Why am I getting these text messages?

Robokiller, a company that makes a mobile app to block spam calls and texts, said it tracked more than 5,000 incidents of spam text messages with the same number over the past week, as of Thursday.

According to Robokiller, typical versions of spam texts include messages that say, “Free msg: Your bill is paid for March,” along with a dodgy link that claims to offer a free gift. In other cases, the spam message includes a link that claims to take the recipient to a Verizon survey, according to CNET.

A writer from The Verge noted that clicking the link in a particular post took the writer to the website of Channel One Russia, a Russian government-run television network. “We have no indication of any Russian involvement” in the spam, Young said.

An AT&T spokesperson told CNBC Make It, “We are monitoring this situation closely and have not seen anything similar on our network.” A T-Mobile spokesperson did not immediately respond to CNBC Make It’s request for comment.

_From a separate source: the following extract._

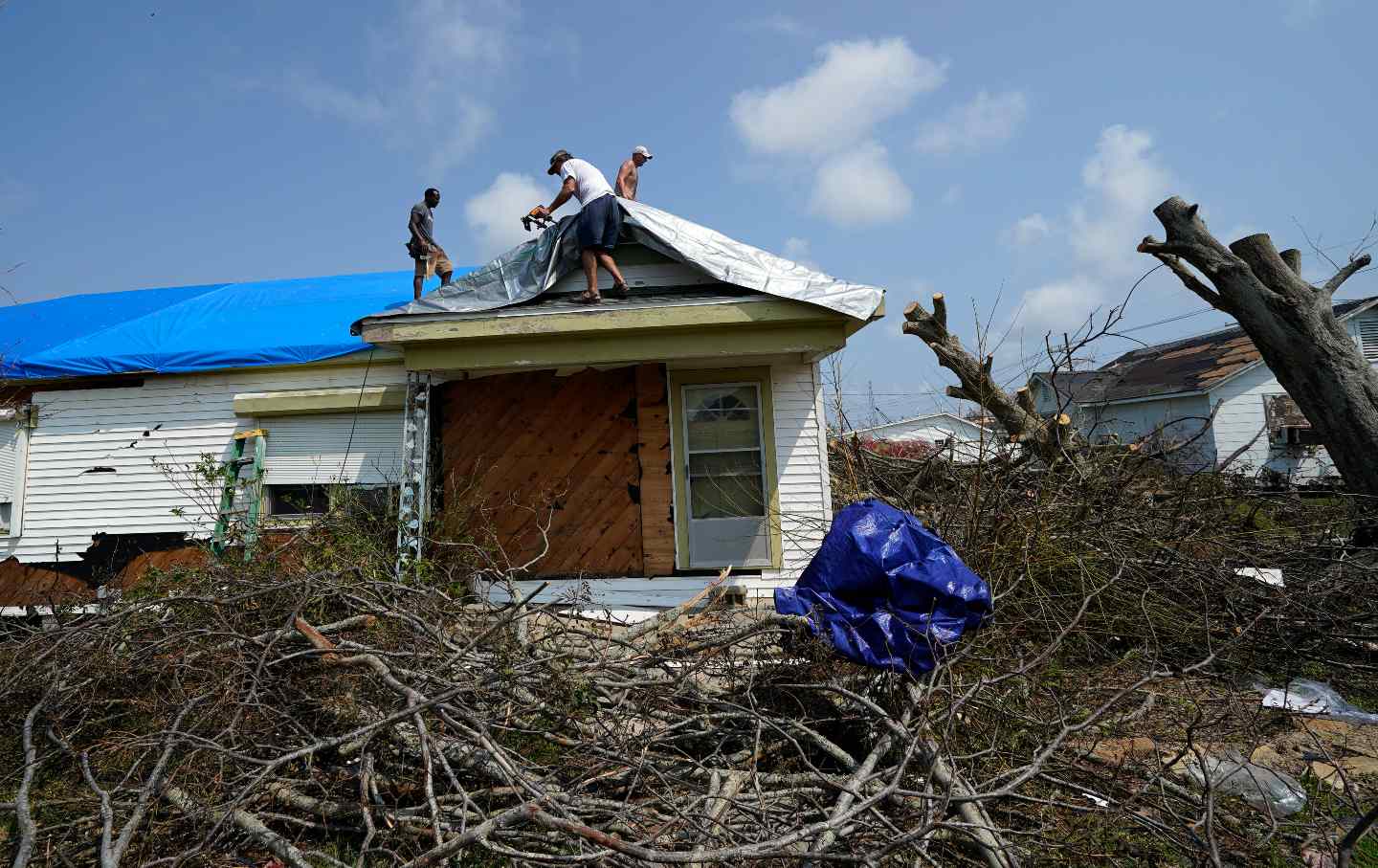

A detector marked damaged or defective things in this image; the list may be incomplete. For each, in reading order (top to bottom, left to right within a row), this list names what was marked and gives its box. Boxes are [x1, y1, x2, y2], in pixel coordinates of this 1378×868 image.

What about other types of spam?

What can I do about this?

Security experts suggest that you should always be wary of phone calls or text messages from unidentified or unknown numbers.

The FCC adds that you should “never share your personal or financial information via email, text, or phone.” The agency also advises against clicking on links or attachments you receive in a text message, and calling your friend who is texting you a link before clicking, to make sure they haven’t been hacked.

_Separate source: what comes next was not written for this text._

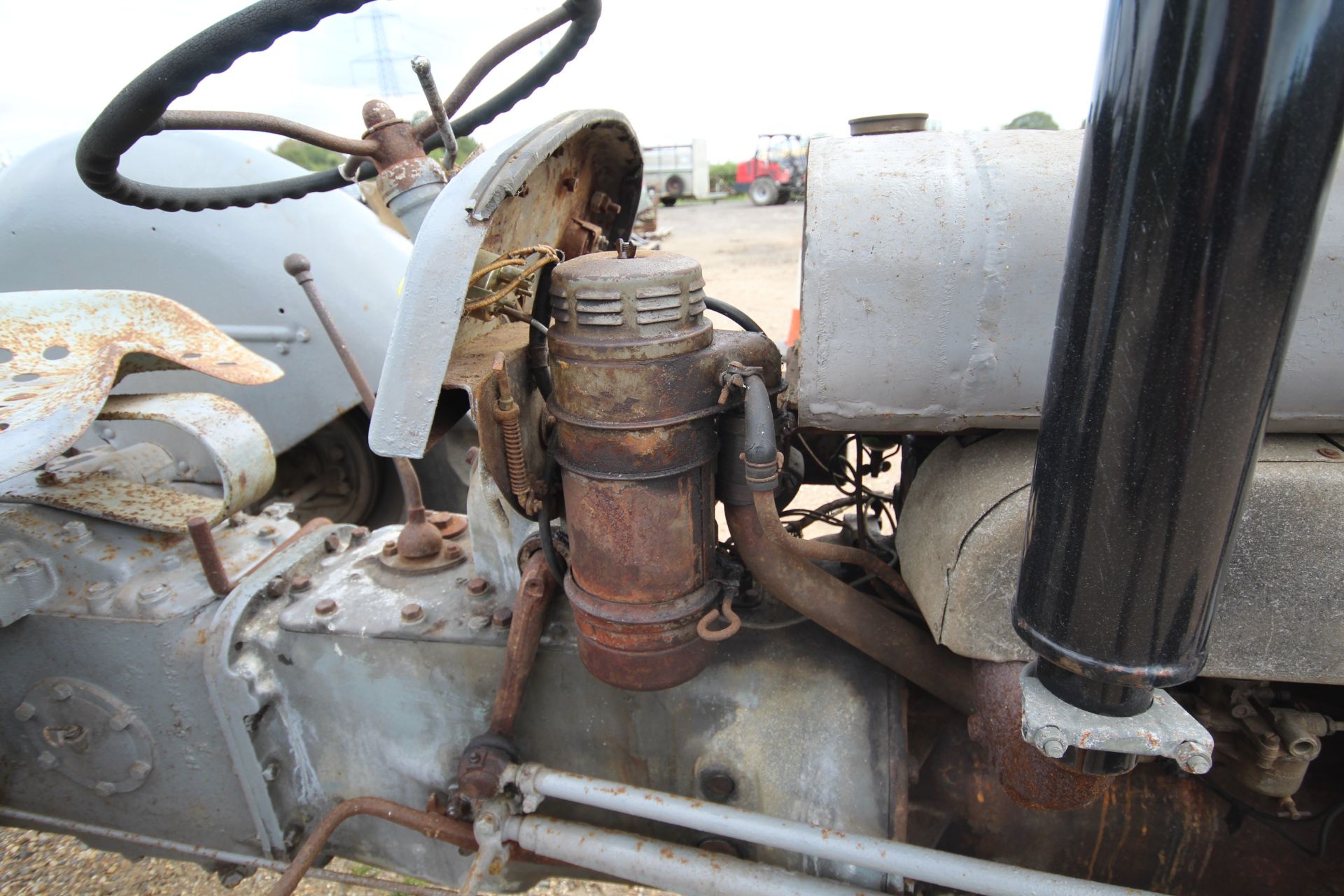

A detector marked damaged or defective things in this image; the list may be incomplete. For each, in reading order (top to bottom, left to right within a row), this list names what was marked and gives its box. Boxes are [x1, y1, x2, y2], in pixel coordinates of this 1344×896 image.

Verizon offers similar guidance for dealing with potential phishing attacks involving suspicious text. The company says you shouldn’t respond to suspicious messages at all. Instead, Verizon advises customers to forward spam texts, especially those claiming to be from Verizon, to SPAM (7726).

You can also report potential spam text messages and emails to government agencies and law enforcement, including by completing the Federal Trade Commission’s Online Fraud Complaint Form and the Crime Complaint Center on the Internet from the Federal Bureau of Investigation.

If you click on a malicious link, experts say your best bet is to avoid entering any information and disconnecting your device from the internet as soon as possible. Then go to your device settings, find the apps you don’t remember downloading and delete them.

You can also use an antivirus app to scan your device for malware and change passwords for any accounts you think may have been compromised. If you believe any of your personal or financial information may have been compromised, you can also freeze your credit for free to prevent potential identity theft.